This gets more complex as we go to curves. You can do amazing things with the individual color channels in curves. But you can make a mess very fast. The adjustment in the color cruces, whether in Lightroom, Capture One, or Photoshop, is very finite but very powerful.
Level 2 Gold Toning Softer color and more expansive warm tones.
But let’s go to level 2 gold. This is not about a vintage look. It’s about feeling good. I did these with what I call my El Dorado process. This pushes other colors down a bit more and focuses on the gold tones and color wheels. But it’s still a full-color photo.
A Gold-Chrome has colors from every channel.
We’re trying to empathize with a tone and feel of a scene that complements the real-world light. Even at level 2, we have a full-color spectrum, but golden warmth is all over the frame here. Level 2 done right, is actually very versatile.
This works great in atmospheric street scenes. But also fashion portraits and beyond. What we’re doing is using color to extend the existing emotions but in a way that doe snot feel like a fake color. If all color is equal, the image looks rather boring.
Now it’s starting to go GOLD!
By separating color and focusing on a specific range, we control the hues of a scene. In the case of Gold, it tends to give a warm sunset romantic vibe
IN going further we’re going to take a queue from the Curtis Gold tone. Because gold was part of the chemical process, it results in highlights being ultra gold. We’re still working in color, but let’s curve down those highlights and go further.
Going to level 3 – Ultra gold chrome color
What we’ve done is push curves and colors and how they respond more and more without selectively reducing any one color. The sensation of color is soft, leaving you with gold and warm rays. But the influence of the color is still there.
In this photo on the lakeshore where it;’s clear sunset, it feels almost natural, but looking at the original file, you see just how much gold we added. I think with any process this should be the goal. Adding your recipe, while maintaining a feel that does not distract and feels right.
And yet we’ve all seen an image like this. Radiant golden rays that are intense, but feel natural. Like they convey an emotion that we might have felt in the real place. That’s the goal of photography. We have to convey that shadow, the sensation and to me, that’s what a great color formula is about.
..............................
#### Task directions:
Write out the gold-toning passage word for word, between "A Gold-Chrome has" and "looks rather boring.", inclusive.

#### Raw data:
..............................
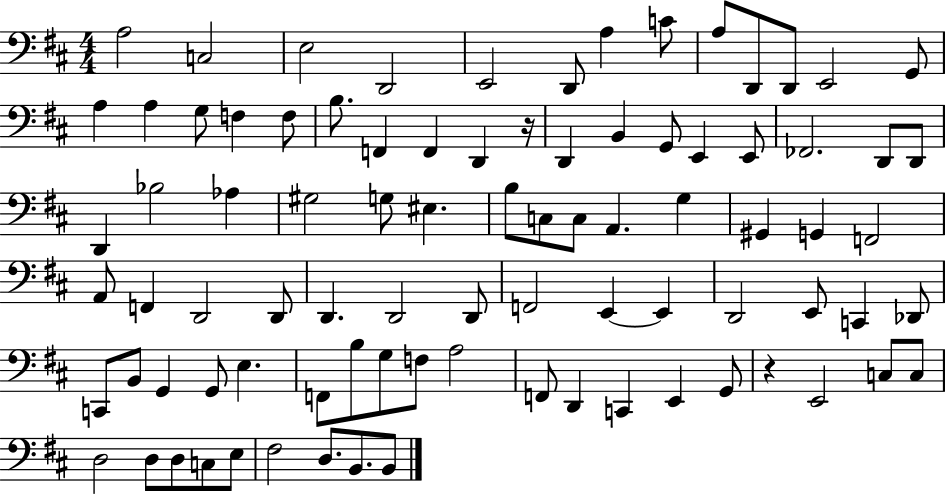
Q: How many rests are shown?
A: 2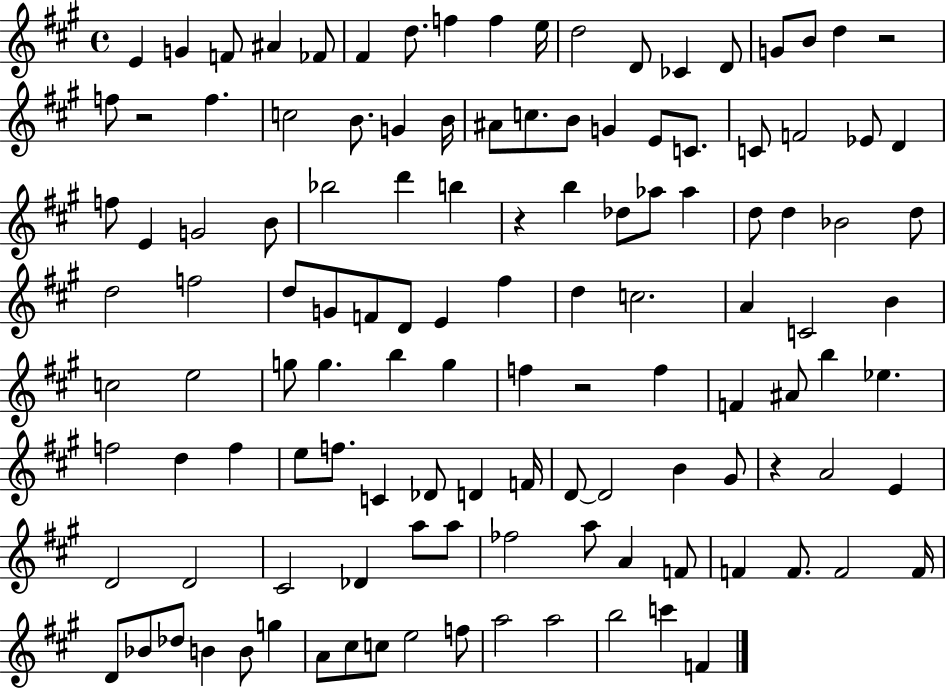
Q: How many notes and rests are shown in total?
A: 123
..............................
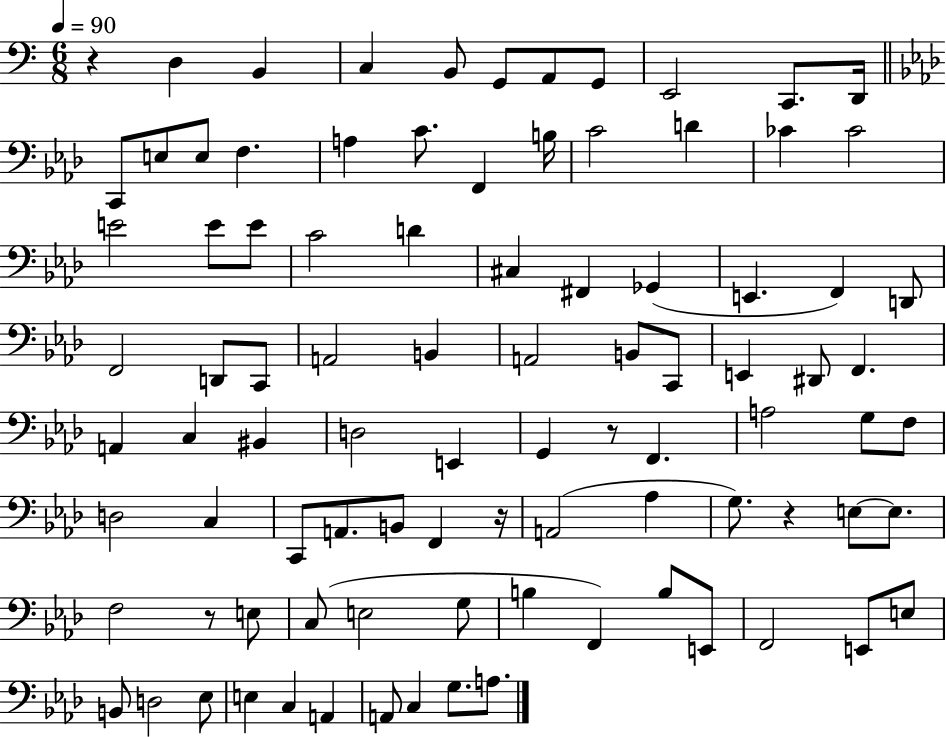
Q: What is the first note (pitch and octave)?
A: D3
..............................
#### Exercise result:
A Gold-Chrome has colors from every channel.
We’re trying to empathize with a tone and feel of a scene that complements the real-world light. Even at level 2, we have a full-color spectrum, but golden warmth is all over the frame here. Level 2 done right, is actually very versatile.
This works great in atmospheric street scenes. But also fashion portraits and beyond. What we’re doing is using color to extend the existing emotions but in a way that doe snot feel like a fake color. If all color is equal, the image looks rather boring.